Keto Breading Mix 325g | Zero Carb

I LOVE breaded foods, I'm thinking of fried chicken and daydream of a yummy crispy schnitzel meal. However, alternatives to the carb-loaded originals either don't stay on, go soggy after making and are ultra expensive to make.

So the mission it's possible challenge accepted, was to ketofy a breading mix - that simply works better, for less $.

The keys to how I defined success:

• It sticks to food - this mixture works with the traditional method of an egg wash and doesn't fall off when handling, cutting or eating. I have also tested it on it's own without the egg wash too. 

• It's crispy - because no-one likes soggy. In the mix are five real food ingredients that help make the breading crispy.  Also see the hints and tips below to keep it crispy after cooking. 

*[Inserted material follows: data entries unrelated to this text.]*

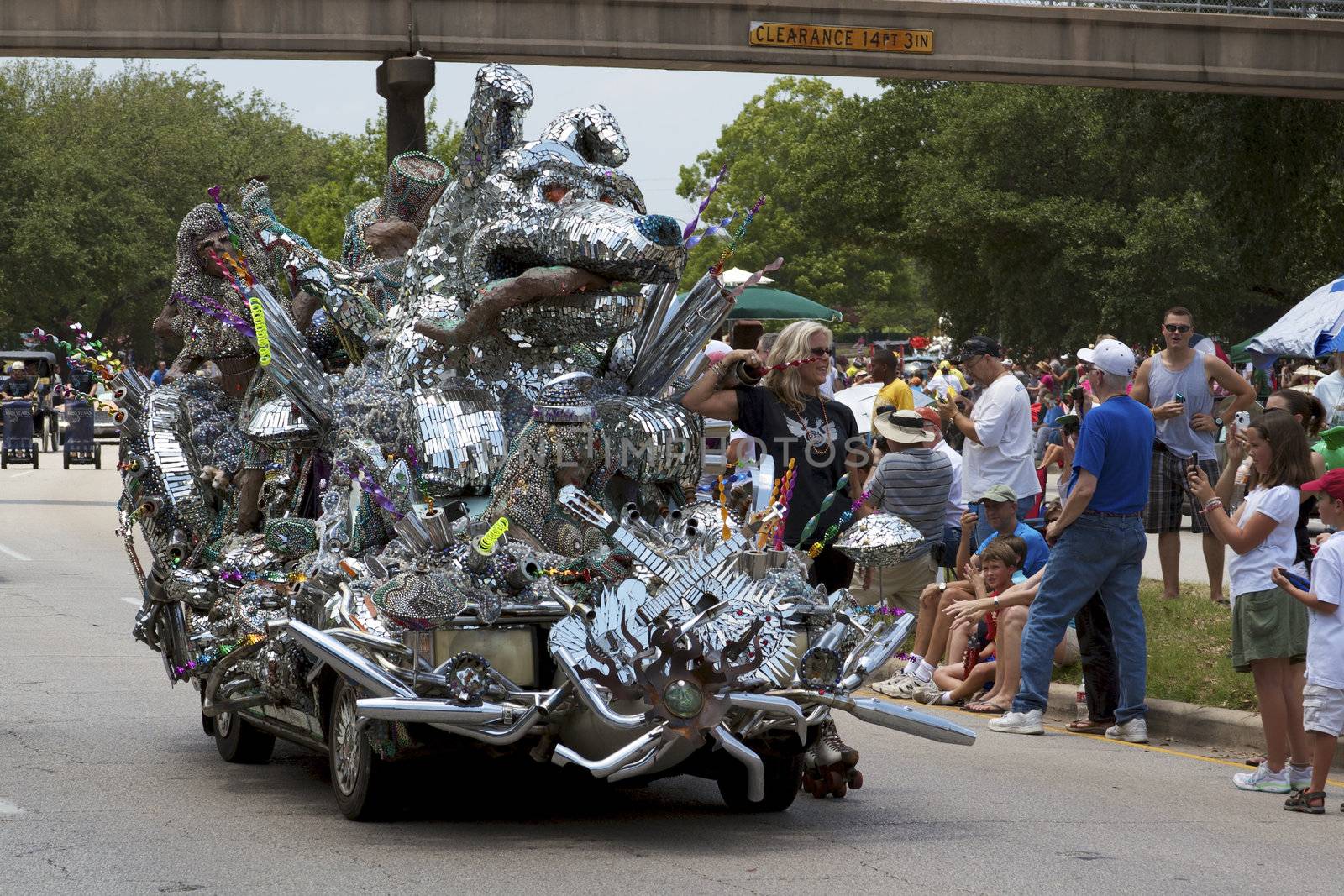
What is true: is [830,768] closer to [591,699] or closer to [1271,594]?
[591,699]

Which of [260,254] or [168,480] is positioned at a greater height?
[260,254]

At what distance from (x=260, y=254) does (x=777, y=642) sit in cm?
375

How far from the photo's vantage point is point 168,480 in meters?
9.32

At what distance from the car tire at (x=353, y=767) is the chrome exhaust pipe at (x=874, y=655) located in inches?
72.3

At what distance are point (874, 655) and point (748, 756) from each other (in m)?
0.72

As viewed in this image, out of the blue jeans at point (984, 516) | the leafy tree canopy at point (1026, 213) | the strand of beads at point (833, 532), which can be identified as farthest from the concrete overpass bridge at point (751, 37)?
the strand of beads at point (833, 532)

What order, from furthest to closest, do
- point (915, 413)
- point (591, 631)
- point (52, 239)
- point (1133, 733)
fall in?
1. point (52, 239)
2. point (915, 413)
3. point (1133, 733)
4. point (591, 631)

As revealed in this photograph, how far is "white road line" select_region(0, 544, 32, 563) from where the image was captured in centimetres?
2009

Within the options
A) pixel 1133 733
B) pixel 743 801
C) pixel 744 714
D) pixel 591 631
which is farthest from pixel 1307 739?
pixel 591 631

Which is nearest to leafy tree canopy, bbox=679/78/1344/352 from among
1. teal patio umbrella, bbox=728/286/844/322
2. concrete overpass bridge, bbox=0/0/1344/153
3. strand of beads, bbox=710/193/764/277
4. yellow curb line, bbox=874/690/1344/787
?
concrete overpass bridge, bbox=0/0/1344/153

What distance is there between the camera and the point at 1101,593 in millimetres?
10383

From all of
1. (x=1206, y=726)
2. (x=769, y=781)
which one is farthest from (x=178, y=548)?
(x=1206, y=726)

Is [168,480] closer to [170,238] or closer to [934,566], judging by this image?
[934,566]

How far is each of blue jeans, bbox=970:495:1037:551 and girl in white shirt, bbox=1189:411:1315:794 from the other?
2.71 metres
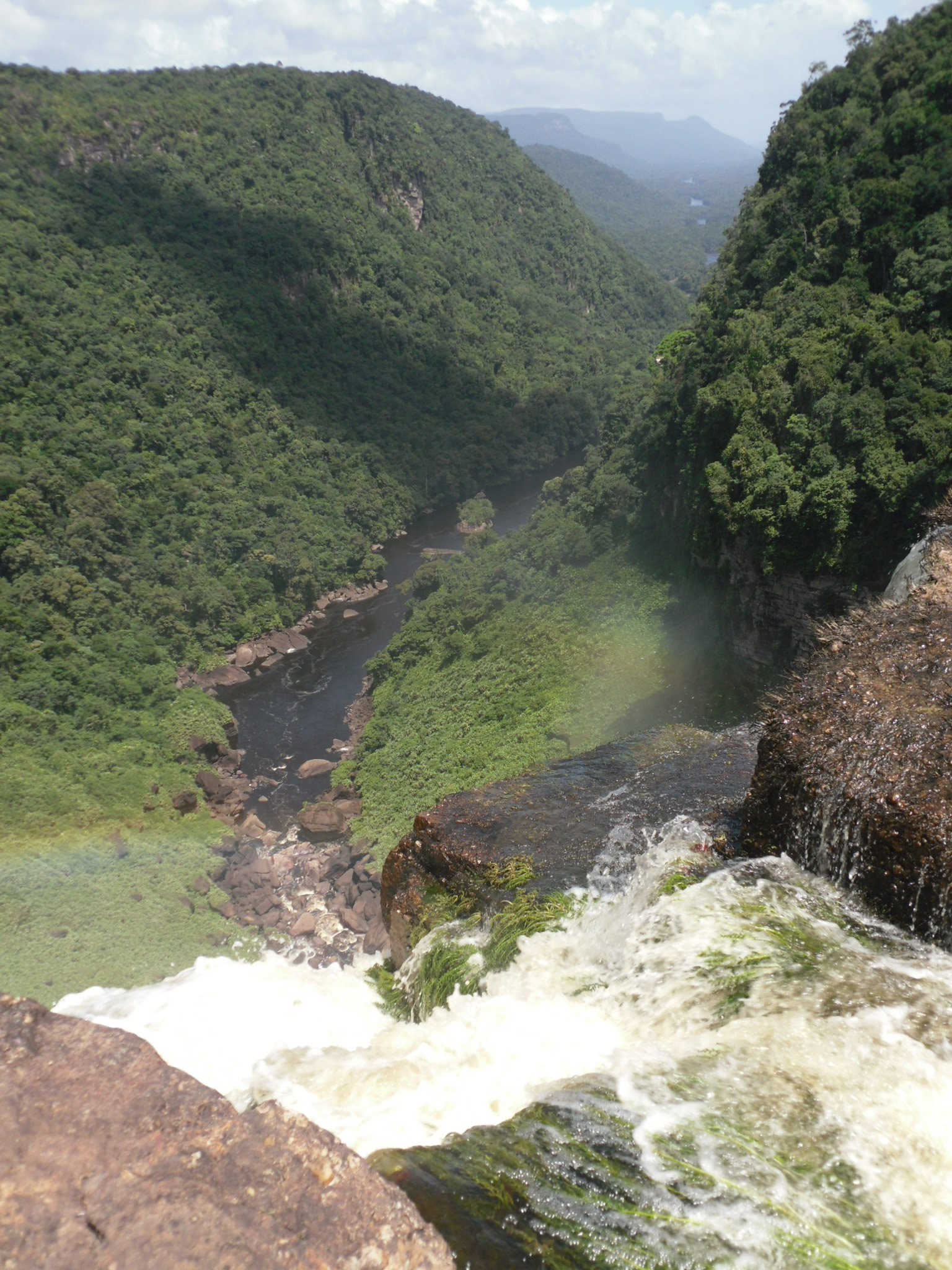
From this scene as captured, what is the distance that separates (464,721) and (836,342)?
22104mm

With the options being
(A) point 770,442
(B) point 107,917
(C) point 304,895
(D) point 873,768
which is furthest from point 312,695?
(D) point 873,768

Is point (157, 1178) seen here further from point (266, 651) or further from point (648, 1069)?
point (266, 651)

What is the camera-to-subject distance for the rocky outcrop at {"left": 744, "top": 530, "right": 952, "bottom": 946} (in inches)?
364

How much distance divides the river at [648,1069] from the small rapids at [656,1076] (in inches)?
0.8

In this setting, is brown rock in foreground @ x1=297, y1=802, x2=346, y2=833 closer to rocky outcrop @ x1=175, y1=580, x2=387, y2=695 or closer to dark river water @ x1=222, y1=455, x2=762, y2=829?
dark river water @ x1=222, y1=455, x2=762, y2=829

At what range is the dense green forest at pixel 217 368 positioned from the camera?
139 feet

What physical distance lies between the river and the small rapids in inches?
0.8

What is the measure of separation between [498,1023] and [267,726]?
35250mm

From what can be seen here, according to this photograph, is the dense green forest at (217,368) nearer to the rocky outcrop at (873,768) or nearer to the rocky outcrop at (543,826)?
the rocky outcrop at (543,826)

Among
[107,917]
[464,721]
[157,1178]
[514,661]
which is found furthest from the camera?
[514,661]

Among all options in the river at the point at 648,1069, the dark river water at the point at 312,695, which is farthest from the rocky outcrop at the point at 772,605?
the dark river water at the point at 312,695

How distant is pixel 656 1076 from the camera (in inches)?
293

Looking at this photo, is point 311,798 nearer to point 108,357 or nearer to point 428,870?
point 428,870

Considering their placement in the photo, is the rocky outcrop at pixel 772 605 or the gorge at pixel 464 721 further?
the rocky outcrop at pixel 772 605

• Zero carb - because at the end of the day, I don't have many macros spare and I want to eat dessert too! The ingredients have been carefully curated to be ultra-low in carbs. 

• More affordable - because alternatives like grinding up pork rinds is expensive and don't get me started on the price of parmesan cheese!

• Taste - I have aimed for a base level of tastiness so it's not bland.
If hot, spicy, or other flavours are your thing, just add those into the mix directly to suit the nature of whatever you're breading.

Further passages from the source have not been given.